-- WHAT THE TASK ASKS --
Leaving the pictures aside, repeat the entries exactly.

-- STORED DATA --
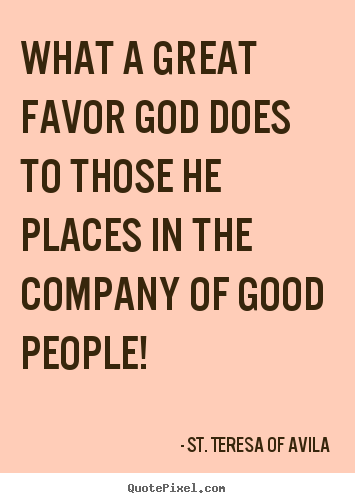Friendship quotes - What a great favor god does to those he places in..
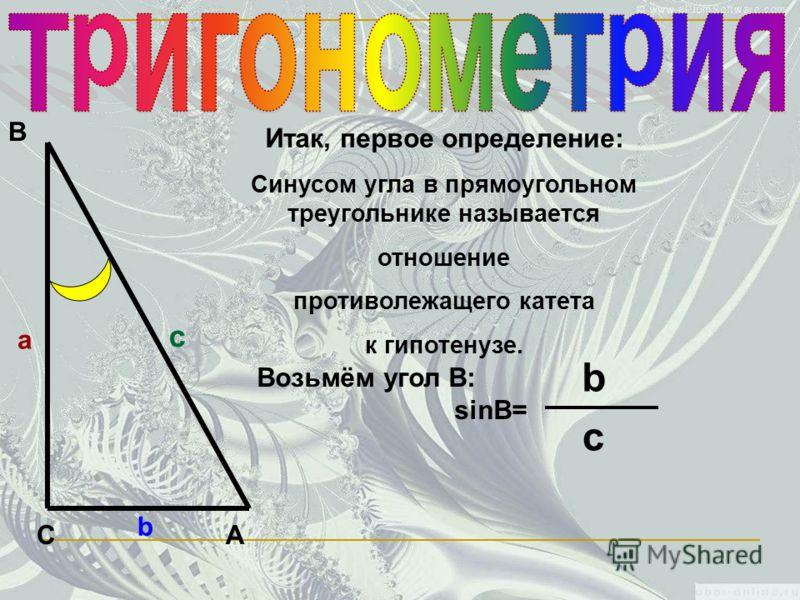 С В А а c b Итак, первое определение: Синусом угла в прямоугольном треугольнике называется отношение противолежащего катета к гипотенузе. Возьмём угол В: sinB= b c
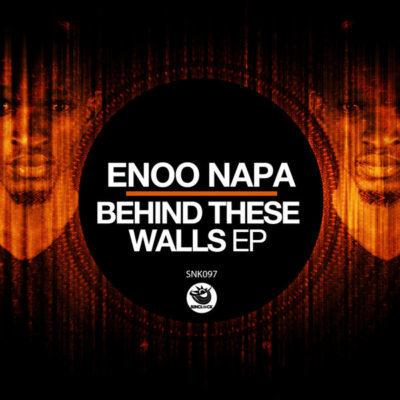 DOWNLOAD MP3: Enoo Napa - Behind These Walls (Original Mix)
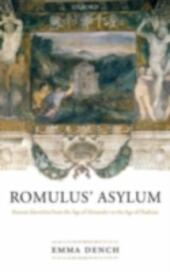 Romulus'Asylum: Roman Identities from the Age of Alexander to the Age of Hadrian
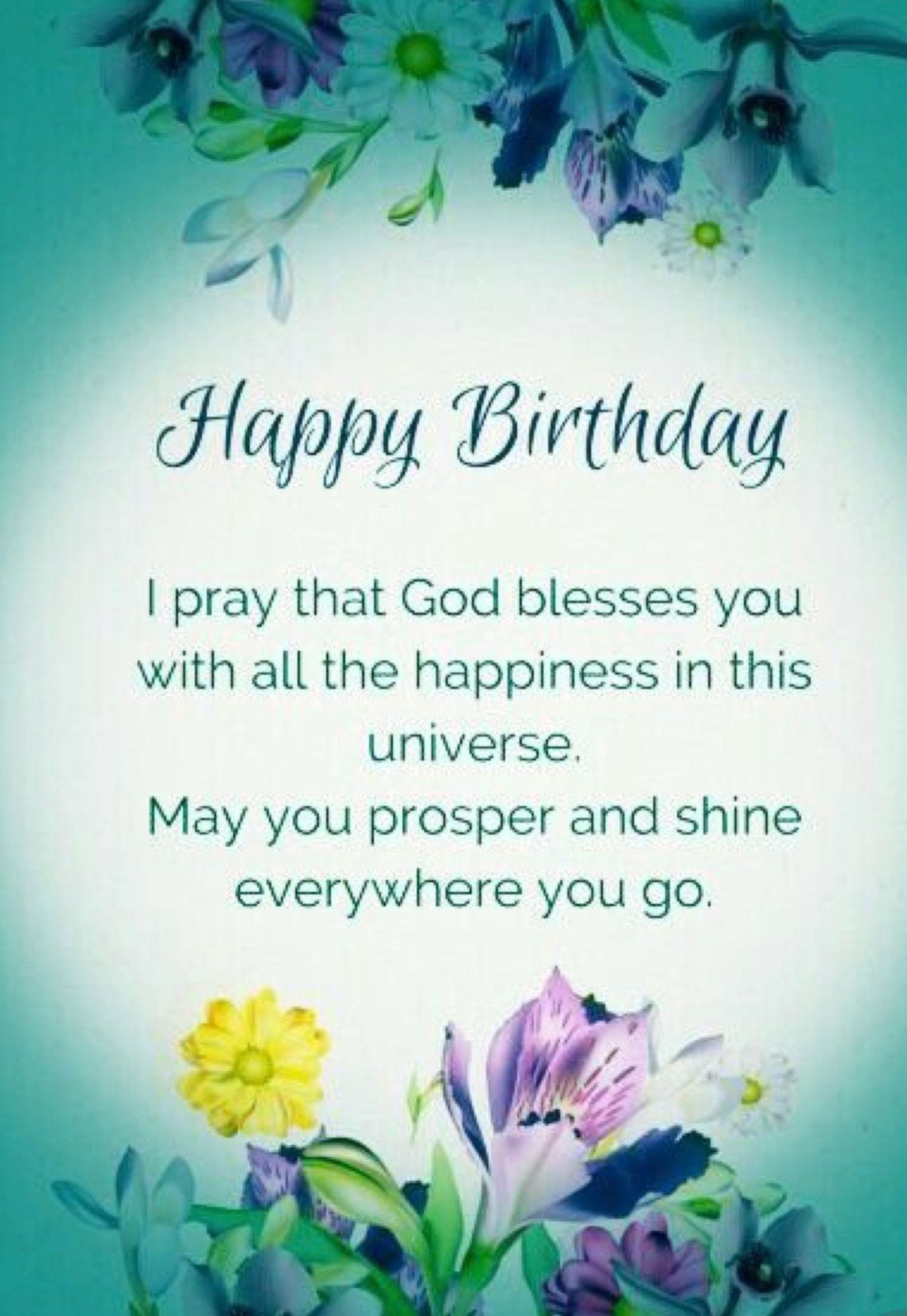 Pin By Karen Worthington On Anniversary Birthday Holidays Quotes Happy Birthday Wishes Quotes Happy Birthday Wishes Cards Happy Birthday Prayer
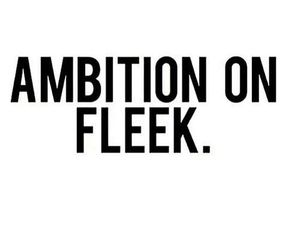 quote, ambition, and fleek image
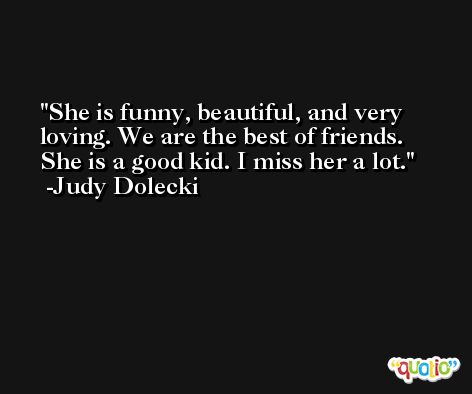 She is funny, beautiful, and very loving. We are the best of friends. She is a good kid. I miss her a lot. -Judy Dolecki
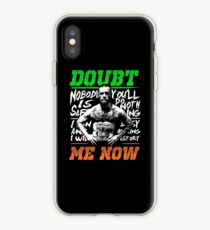 cool wamt doubt conor iPhone Case
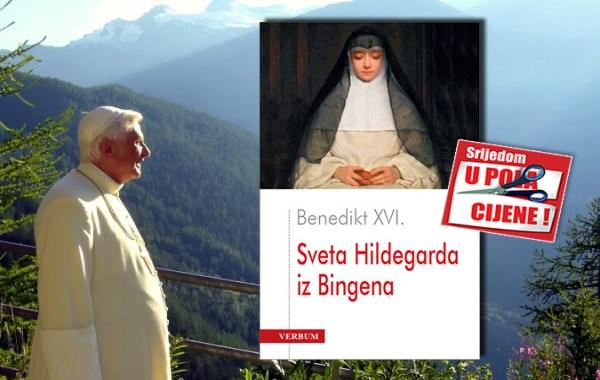 """""""Sveta Hildegarda iz Bingena"""" Beneditka XVI. 18. svibnja u pola cijene u Verbumu"""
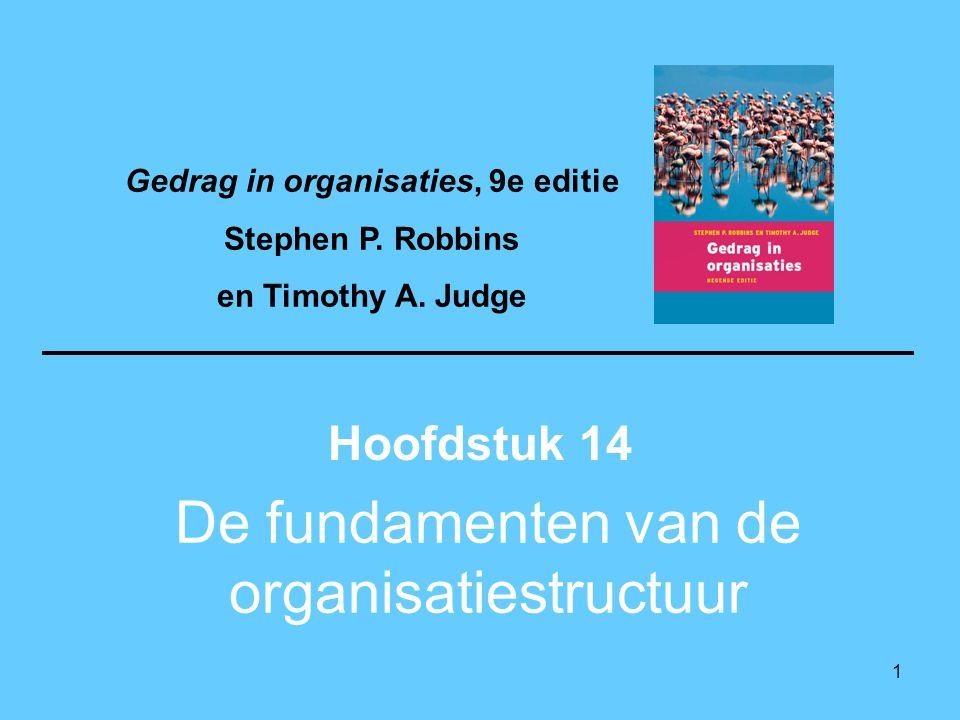 1 De fundamenten van de organisatiestructuur Hoofdstuk 14 Gedrag in organisaties, 9e editie Stephen P. Robbins en Timothy A. Judge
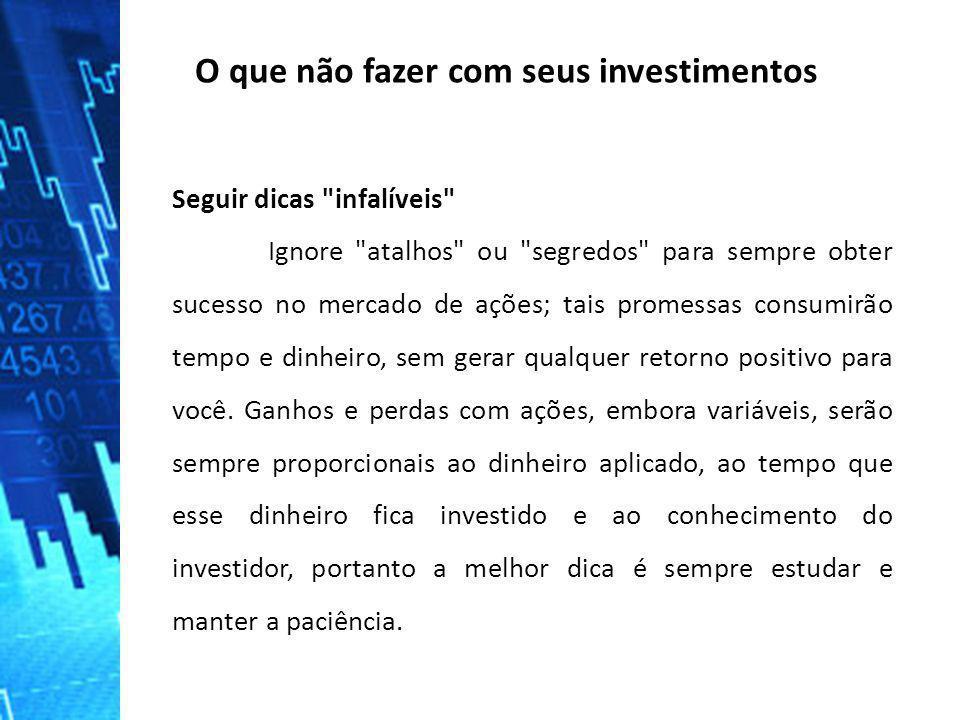 O que não fazer com seus investimentos Seguir dicas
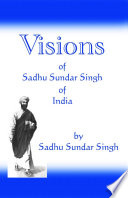 Visions of Sadhu Sundar Singh of India In Its Christ Likeness He Was Born Amidst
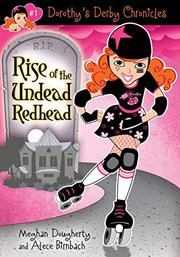RISE OF THE UNDEAD REDHEAD by Meghan Dougherty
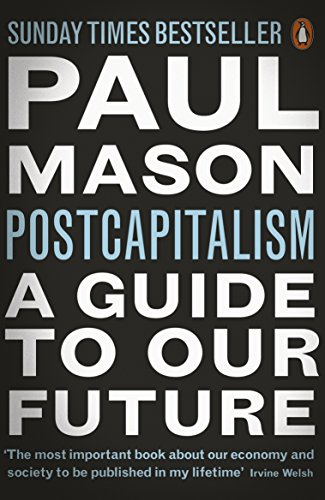 9780141975290: PostCapitalism: A Guide to Our Future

-- RESPONSE BOX --
Friendship quotes - What a great favor god does to those he places in..
 С В А а c b Итак, первое определение: Синусом угла в прямоугольном треугольнике называется отношение противолежащего катета к гипотенузе. Возьмём угол В: sinB= b c
 DOWNLOAD MP3: Enoo Napa - Behind These Walls (Original Mix)
 Romulus'Asylum: Roman Identities from the Age of Alexander to the Age of Hadrian
 Pin By Karen Worthington On Anniversary Birthday Holidays Quotes Happy Birthday Wishes Quotes Happy Birthday Wishes Cards Happy Birthday Prayer
 quote, ambition, and fleek image
 She is funny, beautiful, and very loving. We are the best of friends. She is a good kid. I miss her a lot. -Judy Dolecki
 cool wamt doubt conor iPhone Case
 """""""Sveta Hildegarda iz Bingena"""" Beneditka XVI. 18. svibnja u pola cijene u Verbumu"""
 1 De fundamenten van de organisatiestructuur Hoofdstuk 14 Gedrag in organisaties, 9e editie Stephen P. Robbins en Timothy A. Judge
 O que não fazer com seus investimentos Seguir dicas
 Visions of Sadhu Sundar Singh of India In Its Christ Likeness He Was Born Amidst
RISE OF THE UNDEAD REDHEAD by Meghan Dougherty
 9780141975290: PostCapitalism: A Guide to Our Future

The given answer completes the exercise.